# Given exercise A:
Copy the records from the line that contains "How much separation" through the end of the records, word for word, and leave the pictures out of your copy.

======== Source text

Self-induced biases in working memory

How is information biased in an intelligent system? Inductive biases, along with the biased statistics of training data, might constitute obvious sources of biased representations. However, there is another plausible source: interference from one's own cognitive operations.

Our team was inspired by the experimental and theoretical studies investigating an interaction of discrimination and feature estimation [1-3]. Specifically, we were interested in how discriminatory decisions could induce biased feature representation. We hypothesized that the repulsive drive engendered by discrimination task would propagate to bias the memory representation in a decision-consistent manner.

To test the hypothesis, we built modular recurrent networks defined as follows.

$$ \begin{aligned} \tau_1 \frac{d\mathbf{r}_1}{dt} &= -\mathbf{r}_1 + f\left( \mathbf{W}_{11} \mathbf{r}_1 + \mathbf{W}_{12} \mathbf{r}_2 + \mathbf{W}^\mathrm{in}_1 \mathbf{u}_1 + \sqrt{2\tau_1} \xi \right) \\ \tau_2 \frac{d\mathbf{r}_2}{dt} &= -\mathbf{r}_2 + f\left( \mathbf{W}_{21} \mathbf{r}_1 + \mathbf{W}_{22} \mathbf{r}_2 + \mathbf{W}^\mathrm{in}_2 \mathbf{u}_2 + \sqrt{2\tau_2} \xi' \right) \\[8pt] \mathbf{z}^\mathrm{DM} &= \mathrm{softmax} \left( \mathbf{W}^\mathrm{DM} \mathbf{r}_1 \right), \ \ \mathbf{z}^\mathrm{EM} = \mathrm{softmax} \left( \mathbf{W}^\mathrm{EM} \mathbf{r}_2 \right) \end{aligned} $$
where \( \tau_\ast \): time constants, \( \mathbf{r}_\ast \): recurrent unit activities, \( f \): activation function, \( \mathbf{W}_\ast \): synaptic weights, \( \xi \): independent Gaussian noises. Besides, \( \mathbf{u}_1, \mathbf{u}_2 \): discrimination boundary and stimulus inputs, \( \mathbf{z}^\mathrm{DM}, \mathbf{z}^\mathrm{EM} \): discriminatory decision-making (DM) and stimulus estimation (EM) outputs.

================

# Given exercise B:
Using the working memory text, say whether each statement agrees with it (yes or no), and quote the words that decide it: (i) The team expected the repulsive drive from the discrimination task to bias the memory representation in a decision-consistent way. (ii) The noise terms in the networks are correlated Gaussian noises. (iii) Inductive biases and biased training statistics are named as the only plausible sources of biased representations.

======== Material provided

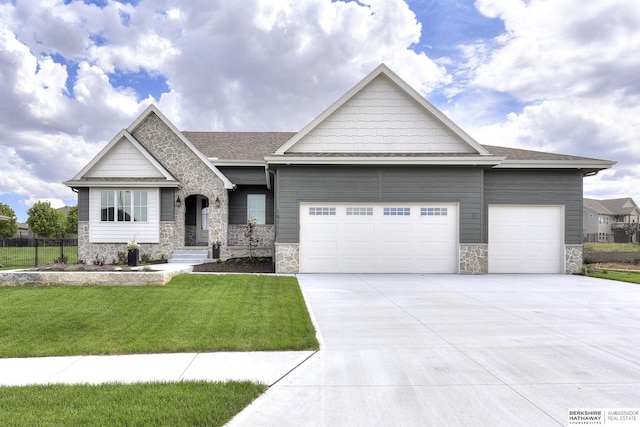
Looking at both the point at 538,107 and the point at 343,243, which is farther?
the point at 538,107

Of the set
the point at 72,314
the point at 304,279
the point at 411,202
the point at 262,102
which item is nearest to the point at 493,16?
the point at 411,202

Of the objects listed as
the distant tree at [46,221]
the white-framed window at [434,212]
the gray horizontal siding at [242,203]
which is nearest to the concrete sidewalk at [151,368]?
the white-framed window at [434,212]

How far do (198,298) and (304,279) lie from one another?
403 centimetres

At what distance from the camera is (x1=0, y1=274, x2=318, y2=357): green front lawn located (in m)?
4.81

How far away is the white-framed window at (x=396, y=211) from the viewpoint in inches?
496

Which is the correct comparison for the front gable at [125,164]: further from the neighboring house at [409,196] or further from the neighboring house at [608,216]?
the neighboring house at [608,216]

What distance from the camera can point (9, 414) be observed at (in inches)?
118

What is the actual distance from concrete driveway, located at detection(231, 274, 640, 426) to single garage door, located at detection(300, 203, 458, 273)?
13.6 feet

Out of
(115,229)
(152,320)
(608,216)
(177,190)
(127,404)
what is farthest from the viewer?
(608,216)

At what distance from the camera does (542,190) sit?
13.1 m

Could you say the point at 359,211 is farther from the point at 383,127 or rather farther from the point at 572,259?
the point at 572,259

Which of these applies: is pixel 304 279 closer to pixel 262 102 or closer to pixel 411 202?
pixel 411 202

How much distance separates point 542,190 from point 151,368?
14088mm

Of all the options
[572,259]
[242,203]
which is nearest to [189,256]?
[242,203]
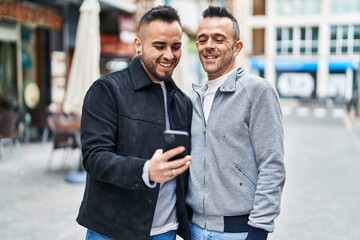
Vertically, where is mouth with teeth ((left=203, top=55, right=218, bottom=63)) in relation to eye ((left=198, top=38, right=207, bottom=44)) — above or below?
below

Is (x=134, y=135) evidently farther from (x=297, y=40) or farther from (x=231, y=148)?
(x=297, y=40)

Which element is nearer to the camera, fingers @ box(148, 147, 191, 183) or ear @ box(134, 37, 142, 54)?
fingers @ box(148, 147, 191, 183)

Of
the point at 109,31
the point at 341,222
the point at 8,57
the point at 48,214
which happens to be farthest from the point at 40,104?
the point at 341,222

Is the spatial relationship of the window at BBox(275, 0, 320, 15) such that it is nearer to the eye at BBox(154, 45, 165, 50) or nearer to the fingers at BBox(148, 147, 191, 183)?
the eye at BBox(154, 45, 165, 50)

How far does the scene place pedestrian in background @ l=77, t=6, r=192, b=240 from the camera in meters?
1.83

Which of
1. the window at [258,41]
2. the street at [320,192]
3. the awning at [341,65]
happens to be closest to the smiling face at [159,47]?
the street at [320,192]

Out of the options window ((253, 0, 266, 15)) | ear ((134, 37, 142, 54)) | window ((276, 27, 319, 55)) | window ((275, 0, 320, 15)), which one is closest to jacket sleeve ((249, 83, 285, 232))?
ear ((134, 37, 142, 54))

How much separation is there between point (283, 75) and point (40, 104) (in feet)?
109

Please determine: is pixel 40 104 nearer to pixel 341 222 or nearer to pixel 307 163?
pixel 307 163

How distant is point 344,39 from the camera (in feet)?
131

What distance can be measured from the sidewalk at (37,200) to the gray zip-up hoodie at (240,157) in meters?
2.90

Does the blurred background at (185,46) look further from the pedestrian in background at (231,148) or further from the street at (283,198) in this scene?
the pedestrian in background at (231,148)

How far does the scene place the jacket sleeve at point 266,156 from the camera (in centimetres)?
193

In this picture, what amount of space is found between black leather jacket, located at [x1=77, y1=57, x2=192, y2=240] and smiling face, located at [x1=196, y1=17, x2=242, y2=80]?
0.31 m
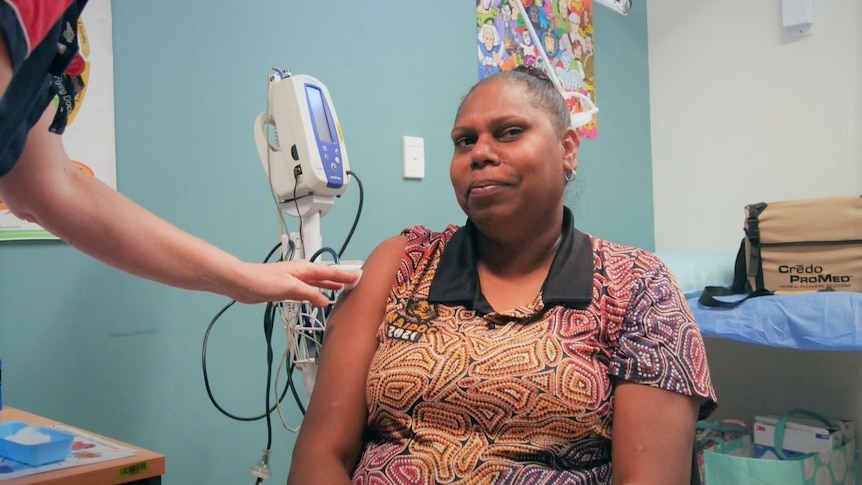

================

# Complete response A:
How much separation is there between point (283, 75) and point (40, 104) (in feet)?
109

Please determine: is pixel 40 104 nearer to pixel 341 222 or nearer to pixel 307 163?
pixel 307 163

How distant is point 344,39 from the camera (in feet)?
131

What distance can be measured from the sidewalk at (37,200) to the gray zip-up hoodie at (240,157) in meters?
2.90

Does the blurred background at (185,46) look further from the pedestrian in background at (231,148) or further from the street at (283,198) in this scene?
the pedestrian in background at (231,148)

How far does the scene place the jacket sleeve at point 266,156 from the camera (in centimetres)?
193

In this picture, what amount of space is found between black leather jacket, located at [x1=77, y1=57, x2=192, y2=240] and smiling face, located at [x1=196, y1=17, x2=242, y2=80]?
0.31 m

# Complete response B:
(i) Yes: "We hypothesized that the repulsive drive engendered by discrimination task would propagate to bias the memory representation in a decision-consistent manner."
(ii) No: "independent Gaussian noises"
(iii) No: "However, there is another plausible source: interference from one's own cognitive operations."